I have a voucher for a really nice restaurant. I asked a good friend of mine to go to this restaurant tomorrow and mentioned i had a voucher we could use. She said great.

She has since messaged me to say she has invited another friend.

I have noticed in the past that when the 3 of us are together that I can be sidelined and ignored. I dont think its intentional but i decided I would stay away from get-togethers with the 3 of us.

This is the petty part. I didnt mind using the voucher on the first friend as she is a good friend. The second lady she invited has been stingy with me in the past and is self absorbed. I dont want to use my voucher on her. Not because of the cash but on principle.

They now know I have this voucher...but I never offered to use it on 2nd friend. How do I get out of this without making things awkward? I can't leave the 3rd lady out but I equally dont want to use it on her.

I'd go but 'forget' to take the voucher - have a 3 way split bill and use your voucher another time ( and with someone else!)

somanythingssolittletime · 17/03/2026 15:17

“Great that you invited her, but I was planning on using my voucher for me and you. Will she be ok covering her part?”

ThisSunnyBee · 17/03/2026 15:20

Duvetdayneeded · 16/03/2026 11:48

Sudden last minute illness?

Only if your communication skills aren't fully developed

MercurialMouse · 17/03/2026 15:24

I've seen your update so glad it worked out, but seriously, I hate it when people invite extra people without checking with the organiser first, it's so rude.

RaniIris · 17/03/2026 15:45

This reply has been withdrawn

Withdrawn by MNHQ

Queenofheart · 17/03/2026 15:47

getsomehelp · 16/03/2026 11:53

I would say, “I offered to share my voucher with you, not Doreen, this isnt going to work”

100% this

WearyAuldWumman · 17/03/2026 15:47

Hi, @RaniIris .

I'd recommend copying and pasting this into a new thread in the Relationships board.

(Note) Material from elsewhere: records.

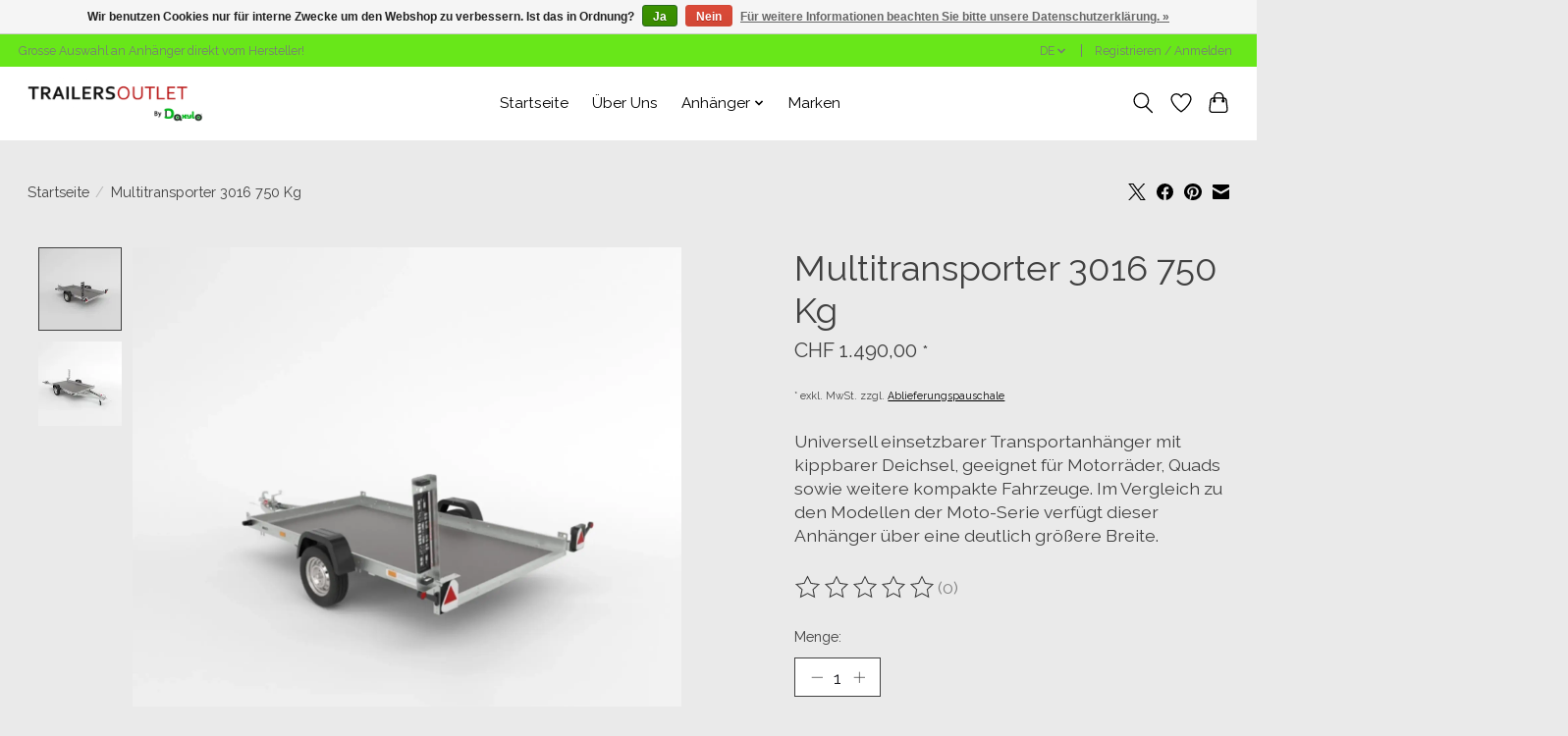

--- FILE ---
content_type: text/javascript;charset=utf-8
request_url: https://www.trailers-outlet.ch/de/services/stats/pageview.js?product=87290654&hash=2375
body_size: -414
content:
// SEOshop 21-01-2026 09:31:48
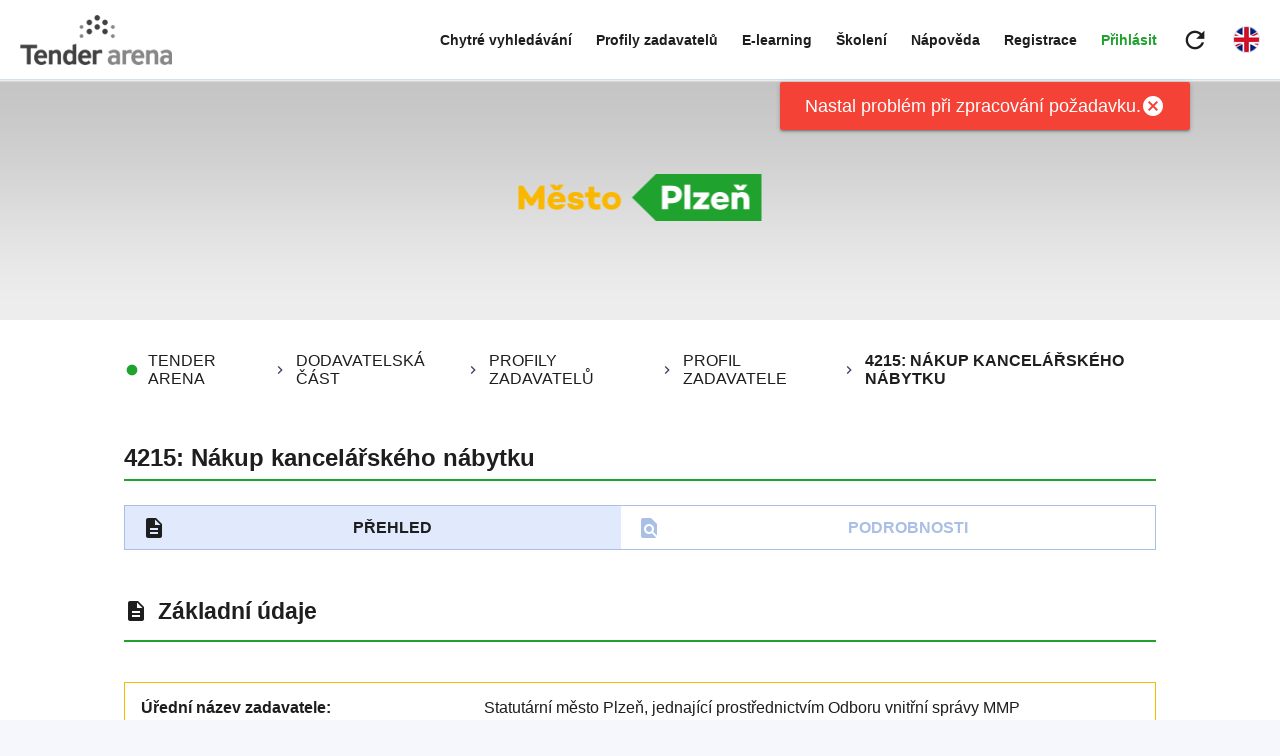

--- FILE ---
content_type: text/plain; charset=utf-8
request_url: https://api.tenderarena.cz/ta/profil/detail-profilu/Z0001901
body_size: 1171
content:
{"id":"Z0001901","datumPosledniZmeny":"2026-01-30T13:00:18.896Z","uredniNazev":"Statutární město Plzeň","pravniForma":{"kod":"801","nazev":"Obec nebo městská část hlavního města Prahy"},"kategorieZadavatele":"CR","predmetCinnosti":"JINY","dalsiInformace":"Statutární město Plzeň","identifikacniUdaje":{"ic":"00075370"},"profil":{"identifikator":"Plzen","evidencniCislo":"222229","nazev":"Statutární město Plzeň","webovaAdresaHlavnihoProfilu":"https://www.egordion.cz/nabidkaGORDION/profilPlzen"},"kontaktniUdaje":{"telefon":"+420378031111","email":"posta@plzen.eu","webovaAdresa":"http://www.plzen.eu"},"adresa":{"ulice":"náměstí Republiky","cisloPopisne":"1","cisloOrientacni":"1","obec":"Plzeň","castObce":"Vnitřní Město","psc":"30100","stat":"CZ"},"prizpusobeniVzhledu":{"hlavickaLogo":"https://storage.googleapis.com/ts-public-soubory-prod/ta/2025/3/5/5b367f93-5f63-4b43-9fb1-6edf347c7ad0_SOUBOR","hlavickaPozadi":"https://storage.googleapis.com/ts-public-soubory-prod/ta/2025/3/5/677c9c24-ef56-4145-a0ec-cc5d2469b890_SOUBOR","hlavickaBarvaTextu":"1E1E1E","hlavickaBarvaPozadiTextu":"FFFFFF","hlavickaPruhlednostPozadiTextu":0,"barvaPrvniHlavni":"1E1E1E","barvaPrvniDoplnkova":"FFFFFF","barvaDruhaHlavni":"1FA22E","barvaDruhaDoplnkova":"FFFFFF","barvaTretiHlavni":"FAB700","barvaTretiDoplnkova":"FFFFFF"}}
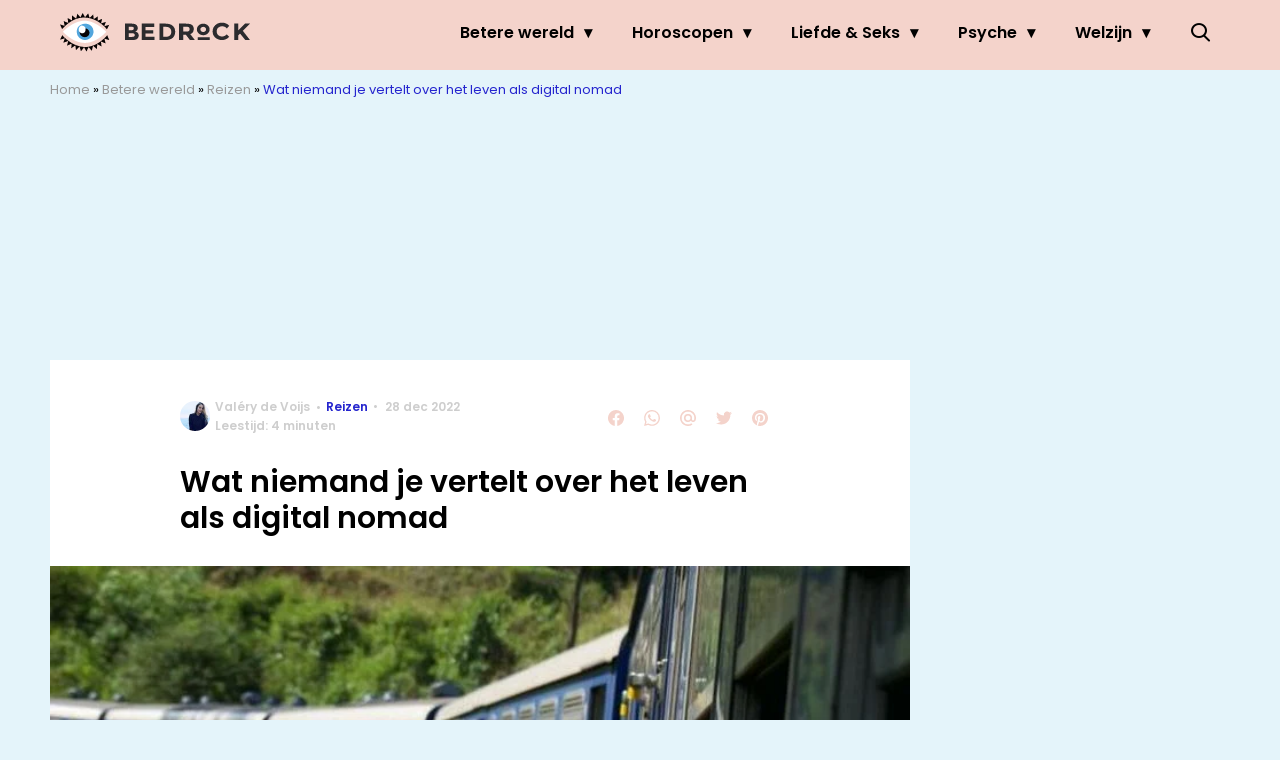

--- FILE ---
content_type: text/javascript;charset=utf-8
request_url: https://id.cxense.com/public/user/id?json=%7B%22identities%22%3A%5B%7B%22type%22%3A%22ckp%22%2C%22id%22%3A%22ml65kxh57mx872tc%22%7D%2C%7B%22type%22%3A%22lst%22%2C%22id%22%3A%22ng6ykz9blouz1i9gqu1370ad%22%7D%2C%7B%22type%22%3A%22cst%22%2C%22id%22%3A%22ng6ykz9blouz1i9gqu1370ad%22%7D%5D%7D&callback=cXJsonpCB2
body_size: 207
content:
/**/
cXJsonpCB2({"httpStatus":200,"response":{"userId":"cx:14jmvnncexxqj2g33z3pm1tk2o:2mu6757juj0ro","newUser":false}})

--- FILE ---
content_type: text/javascript;charset=utf-8
request_url: https://p1cluster.cxense.com/p1.js
body_size: 98
content:
cX.library.onP1('ng6ykz9blouz1i9gqu1370ad');


--- FILE ---
content_type: text/plain; charset=utf-8
request_url: https://events.getsitectrl.com/api/v1/events
body_size: 555
content:
{"id":"67087d2e9cd00c80","user_id":"67087d2e9d25cd65","time":1770096212595,"token":"1770096212.1e42a5683545f5176ee690e214e564c9.c1a009c51f6fb747ab91f9e17fa47641","geo":{"ip":"3.16.48.97","geopath":"147015:147763:220321:","geoname_id":4509177,"longitude":-83.0061,"latitude":39.9625,"postal_code":"43215","city":"Columbus","region":"Ohio","state_code":"OH","country":"United States","country_code":"US","timezone":"America/New_York"},"ua":{"platform":"Desktop","os":"Mac OS","os_family":"Mac OS X","os_version":"10.15.7","browser":"Other","browser_family":"ClaudeBot","browser_version":"1.0","device":"Spider","device_brand":"Spider","device_model":"Desktop"},"utm":{}}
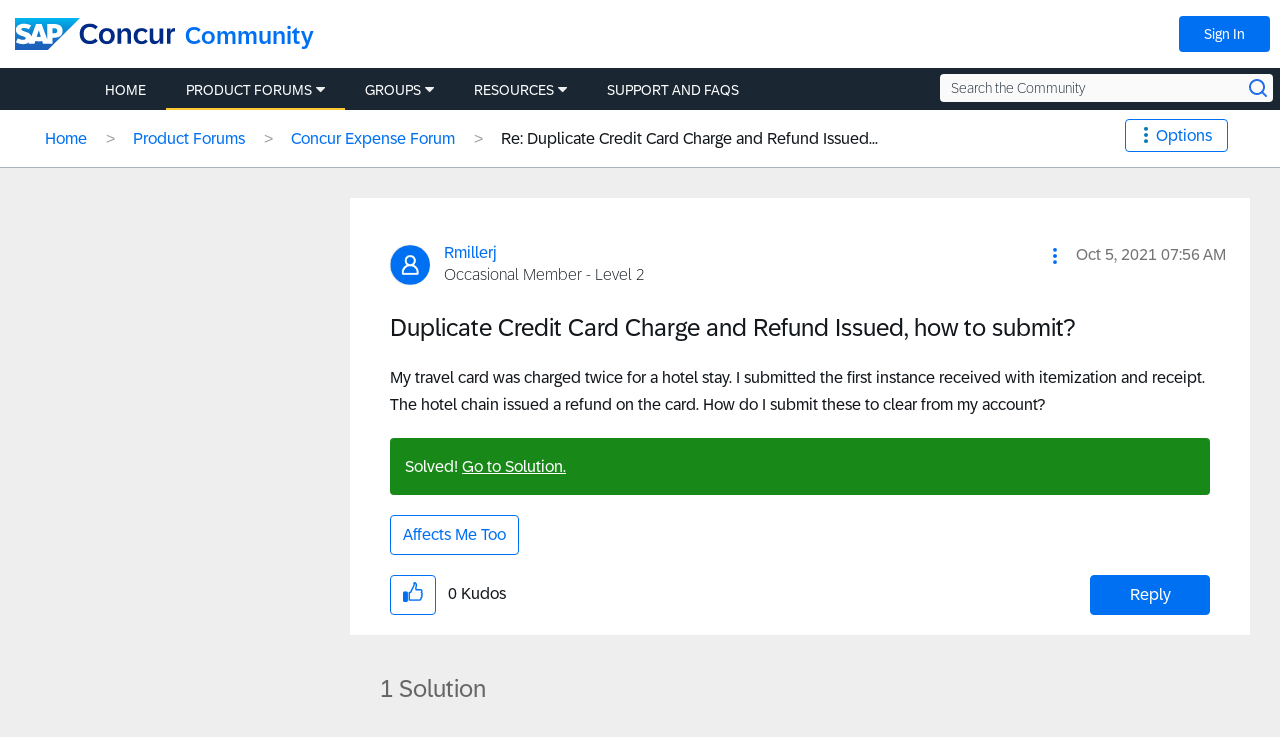

--- FILE ---
content_type: application/x-javascript;charset=utf-8
request_url: https://concurtechnologies.sc.omtrdc.net/id?d_visid_ver=2.3.0&d_fieldgroup=A&mcorgid=3F8B2B31536CFF310A490D4C%40AdobeOrg&mid=29443485328240851952543020221579057784&ts=1768771794397
body_size: -6
content:
{"id":"34B6A869056E0D31-6000031827656FB2"}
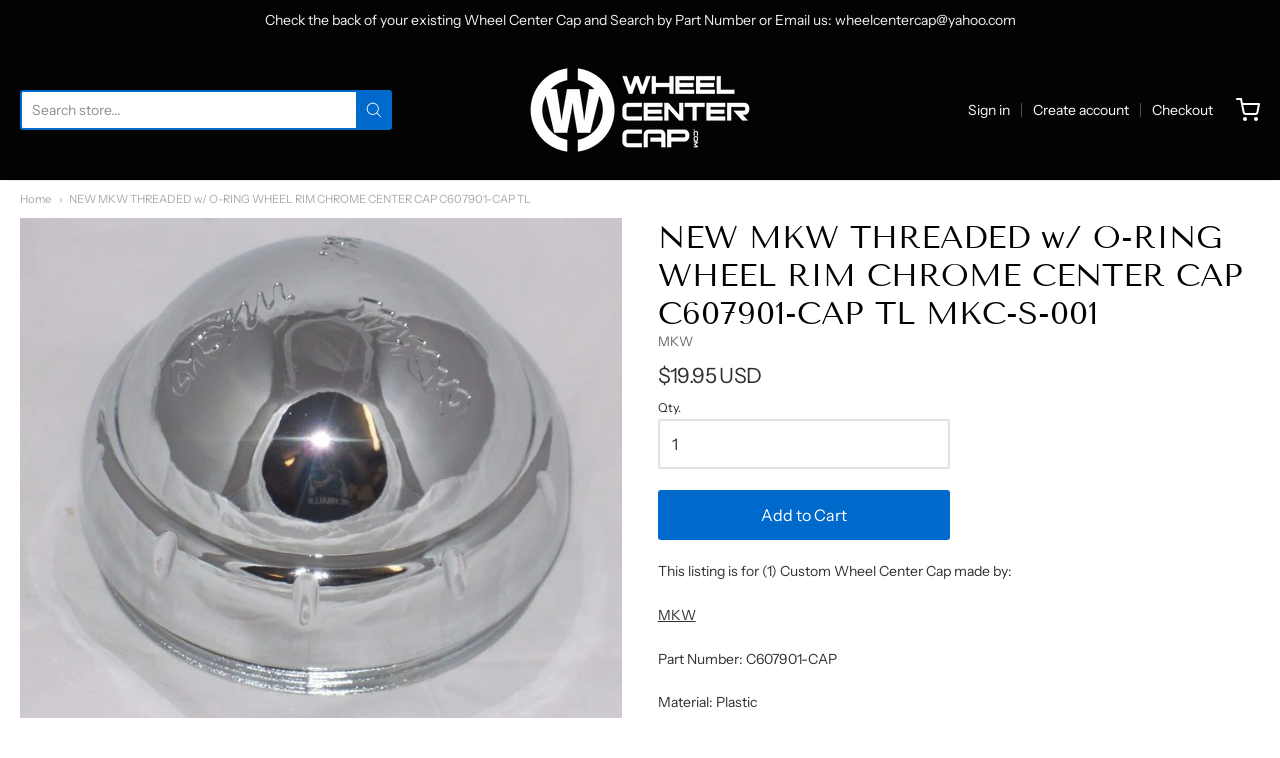

--- FILE ---
content_type: text/javascript
request_url: https://wheelcentercap.com/cdn/shop/t/6/assets/theme-custom.js?v=2786494405936754481607897902
body_size: -531
content:
(function($){$(function(){})})(jQuery);
//# sourceMappingURL=/cdn/shop/t/6/assets/theme-custom.js.map?v=2786494405936754481607897902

You're more likely to get helpful responses there.

Jellybelly80 · 17/03/2026 15:52

op, you are continually making excuses for your friends behaviour and if now isn’t the time to tell her how you feel even about the other person this situation is never going to get better.

Just tell her and if it means the end of your friendship then so be it because it doesn’t seem to be on very solid ground as it is.

Sorry just saw your update.

tachetastic · 17/03/2026 15:58

I would say something like "sure, though I was only planning on using my voucher to treat us, so now X is coming I'll save the voucher for another time".

If your friend thinks that inviting third wheel means she misses out on a cheap meal you may find that that she comes up with her own excuse to uninvite them.

PixelatedLunchbox · 17/03/2026 16:29

BoundaryGirl3939 · 16/03/2026 11:50

I could do that but she never confirmed whether or not the other lady was coming...only that she invited her...arrrgh!

How rude of her to invite someone else without discussion.

Noodles1234 · 17/03/2026 16:40

Firstly, it was rude of your friend to invite another when it was your original suggestion.

I don’t blame you for wanting to hold onto your voucher, either

  1. feign illness
  2. say my voucher won’t stretch to 3, I will leave it for another time.